# Home made Helmet cam



## Nebraska (Nov 7, 2005)

Put together a home made helmet cam this year.

Here are some of the vids:
https://www.revver.com/video/517151/helmet-cam-on-the-mtb/

https://www.revver.com/video/517174/helmet-cam-work/

and the setup:









Cost was minimal...except camera which I've had for quite some time...

Funny part about the jump vid was that it was the first time I hit that thing...not bad for an onsight..


----------



## Guest (Jan 2, 2008)

I like it. Good job  

You could probably take the same mount and put a regular camcorder up there.

Ultimately, the drawback is when you finally crash and smashing the camera to bits


----------



## Nebraska (Nov 7, 2005)

tigermtb said:


> I like it. Good job
> 
> You could probably take the same mount and put a regular camcorder up there.
> 
> Ultimately, the drawback is when you finally crash and smashing the camera to bits


only issue with a regular camcorder is the weight...this thing is really light.

and yes one day the camera is going to meet a branch or something...but I've had it for at least a year or two longer then I thought I would


----------



## Ultra Magnus (Jan 13, 2004)

SUPPLIED MATERIAL:
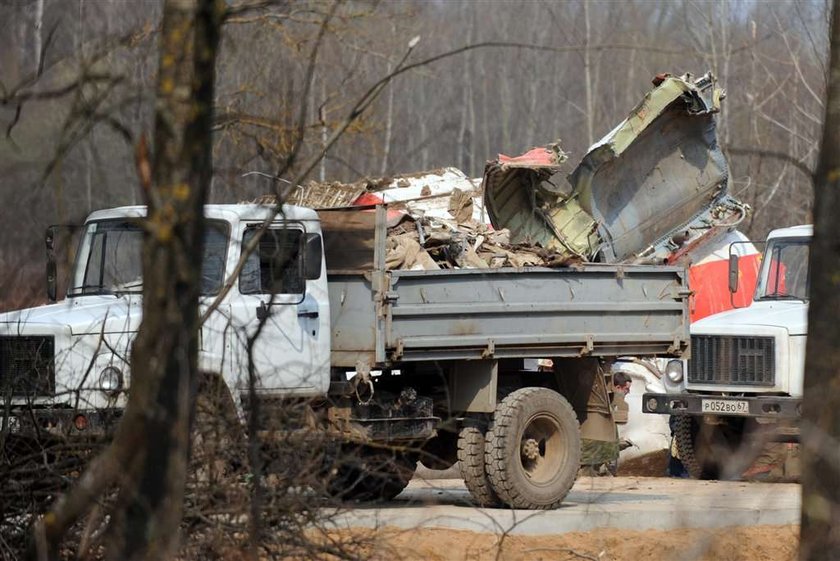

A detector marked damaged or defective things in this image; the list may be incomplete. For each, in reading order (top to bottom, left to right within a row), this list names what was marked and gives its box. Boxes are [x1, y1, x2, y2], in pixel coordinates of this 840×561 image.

torn metal panel [482, 71, 740, 262]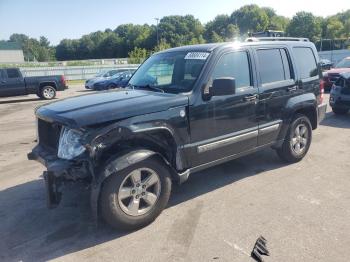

TASKS TO PERFORM:
(a) Answer these from the helmet cam thread, one line each:
(i) Which part of the setup did Nebraska say was not a minimal cost?
(ii) What drawback of a helmet cam does Guest name?
(iii) What problem with a regular camcorder does Nebraska point out?
(b) Does each statement agree with the helmet cam thread? Answer yes or no, and quote the words from the thread that decide it.
(i) The jump video shows the first time Nebraska rode that jump.
(ii) Nebraska bought the camera new for this helmet cam.
(iii) Guest suggests a regular camcorder could go on the same mount.
(c) Copy out the helmet cam thread word for word from "Cost was minimal...except" to "for an onsight..".

ANSWERS FOR EACH ITEM:
(a)
(i) The camera.
(ii) Finally crashing and smashing the camera to bits.
(iii) Its weight.

(b)
(i) Yes: "it was the first time I hit that thing"
(ii) No: "except camera which I've had for quite some time"
(iii) Yes: "You could probably take the same mount and put a regular camcorder up there."

(c)
Cost was minimal...except camera which I've had for quite some time...

Funny part about the jump vid was that it was the first time I hit that thing...not bad for an onsight..